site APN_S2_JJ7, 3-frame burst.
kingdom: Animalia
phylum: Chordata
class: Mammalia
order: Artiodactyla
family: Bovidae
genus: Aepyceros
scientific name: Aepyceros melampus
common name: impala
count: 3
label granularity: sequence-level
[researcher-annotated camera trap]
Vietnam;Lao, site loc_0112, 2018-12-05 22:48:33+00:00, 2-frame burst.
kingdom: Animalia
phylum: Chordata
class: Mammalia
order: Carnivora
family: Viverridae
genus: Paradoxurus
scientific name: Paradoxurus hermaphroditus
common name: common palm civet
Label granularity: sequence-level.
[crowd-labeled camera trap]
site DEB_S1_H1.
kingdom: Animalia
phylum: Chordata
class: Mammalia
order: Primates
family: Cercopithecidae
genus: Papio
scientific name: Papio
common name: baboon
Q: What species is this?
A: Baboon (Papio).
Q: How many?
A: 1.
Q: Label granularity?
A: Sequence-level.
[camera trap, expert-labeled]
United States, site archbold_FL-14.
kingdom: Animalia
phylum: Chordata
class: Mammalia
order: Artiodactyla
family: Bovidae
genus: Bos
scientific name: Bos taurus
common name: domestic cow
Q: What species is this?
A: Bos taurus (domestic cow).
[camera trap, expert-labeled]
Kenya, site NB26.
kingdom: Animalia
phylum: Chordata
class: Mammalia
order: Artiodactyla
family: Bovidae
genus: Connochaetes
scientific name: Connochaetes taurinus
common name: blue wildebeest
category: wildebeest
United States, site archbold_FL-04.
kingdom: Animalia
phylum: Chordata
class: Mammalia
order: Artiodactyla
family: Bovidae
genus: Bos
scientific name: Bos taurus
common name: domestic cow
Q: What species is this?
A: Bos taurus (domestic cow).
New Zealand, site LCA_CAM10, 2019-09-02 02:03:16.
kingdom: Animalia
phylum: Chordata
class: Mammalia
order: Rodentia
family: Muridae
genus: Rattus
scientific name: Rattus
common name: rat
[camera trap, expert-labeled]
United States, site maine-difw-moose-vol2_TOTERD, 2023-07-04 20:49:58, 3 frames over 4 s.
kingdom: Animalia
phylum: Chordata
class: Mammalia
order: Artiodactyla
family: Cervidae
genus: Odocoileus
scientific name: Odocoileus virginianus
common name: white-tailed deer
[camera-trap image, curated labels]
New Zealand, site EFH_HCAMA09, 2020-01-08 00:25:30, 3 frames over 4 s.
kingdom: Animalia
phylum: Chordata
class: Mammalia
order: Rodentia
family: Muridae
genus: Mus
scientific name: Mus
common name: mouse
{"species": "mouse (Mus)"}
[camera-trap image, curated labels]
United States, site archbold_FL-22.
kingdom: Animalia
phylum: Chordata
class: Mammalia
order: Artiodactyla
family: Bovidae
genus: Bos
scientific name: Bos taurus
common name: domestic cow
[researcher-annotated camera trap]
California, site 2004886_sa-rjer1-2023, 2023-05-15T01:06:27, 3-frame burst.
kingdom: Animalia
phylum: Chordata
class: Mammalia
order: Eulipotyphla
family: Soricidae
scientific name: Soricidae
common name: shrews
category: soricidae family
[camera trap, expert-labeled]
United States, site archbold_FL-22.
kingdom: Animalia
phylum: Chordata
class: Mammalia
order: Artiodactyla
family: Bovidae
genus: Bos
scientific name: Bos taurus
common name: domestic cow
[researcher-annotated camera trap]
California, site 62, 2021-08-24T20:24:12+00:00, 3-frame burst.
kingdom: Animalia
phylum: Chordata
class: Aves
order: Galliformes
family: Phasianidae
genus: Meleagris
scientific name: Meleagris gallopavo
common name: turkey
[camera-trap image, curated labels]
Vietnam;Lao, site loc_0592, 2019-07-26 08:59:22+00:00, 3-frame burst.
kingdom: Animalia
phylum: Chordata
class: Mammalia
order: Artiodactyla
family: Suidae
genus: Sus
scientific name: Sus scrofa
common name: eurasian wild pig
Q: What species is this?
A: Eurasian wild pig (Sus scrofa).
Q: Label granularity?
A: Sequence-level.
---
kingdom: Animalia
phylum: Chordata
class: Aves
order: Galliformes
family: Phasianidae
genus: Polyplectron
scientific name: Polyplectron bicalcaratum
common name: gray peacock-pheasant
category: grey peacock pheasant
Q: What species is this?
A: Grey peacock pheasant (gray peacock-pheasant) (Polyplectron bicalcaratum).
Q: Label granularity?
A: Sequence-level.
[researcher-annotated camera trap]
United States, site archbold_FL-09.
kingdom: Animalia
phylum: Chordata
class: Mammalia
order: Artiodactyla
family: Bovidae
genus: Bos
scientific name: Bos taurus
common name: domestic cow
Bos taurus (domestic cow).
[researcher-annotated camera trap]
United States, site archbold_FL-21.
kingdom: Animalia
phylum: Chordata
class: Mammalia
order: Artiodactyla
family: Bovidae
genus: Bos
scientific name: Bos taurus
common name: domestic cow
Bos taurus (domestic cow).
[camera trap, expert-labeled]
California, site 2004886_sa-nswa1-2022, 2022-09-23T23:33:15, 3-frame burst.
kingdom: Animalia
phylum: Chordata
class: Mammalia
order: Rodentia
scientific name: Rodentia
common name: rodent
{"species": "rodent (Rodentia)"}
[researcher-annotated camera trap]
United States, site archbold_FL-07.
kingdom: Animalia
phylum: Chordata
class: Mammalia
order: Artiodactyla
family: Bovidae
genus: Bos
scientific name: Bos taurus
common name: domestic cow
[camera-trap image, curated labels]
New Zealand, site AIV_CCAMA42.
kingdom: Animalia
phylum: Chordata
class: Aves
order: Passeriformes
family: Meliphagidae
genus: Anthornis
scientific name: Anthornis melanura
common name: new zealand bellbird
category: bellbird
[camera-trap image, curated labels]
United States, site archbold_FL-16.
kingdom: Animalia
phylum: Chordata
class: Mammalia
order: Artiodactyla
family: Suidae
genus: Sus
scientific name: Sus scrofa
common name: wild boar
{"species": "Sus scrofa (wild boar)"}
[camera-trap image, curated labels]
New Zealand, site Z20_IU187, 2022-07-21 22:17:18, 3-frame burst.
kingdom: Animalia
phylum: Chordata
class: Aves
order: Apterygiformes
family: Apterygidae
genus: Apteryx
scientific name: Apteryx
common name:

◇ ◇ ◇ ◇ ◇

Description of the task >> The answer must be every line of the entries that includes the word "California".

Result below >>
California, site 2004886_sa-rjer1-2023, 2023-05-15T01:06:27, 3-frame burst.
California, site 62, 2021-08-24T20:24:12+00:00, 3-frame burst.
California, site 2004886_sa-nswa1-2022, 2022-09-23T23:33:15, 3-frame burst.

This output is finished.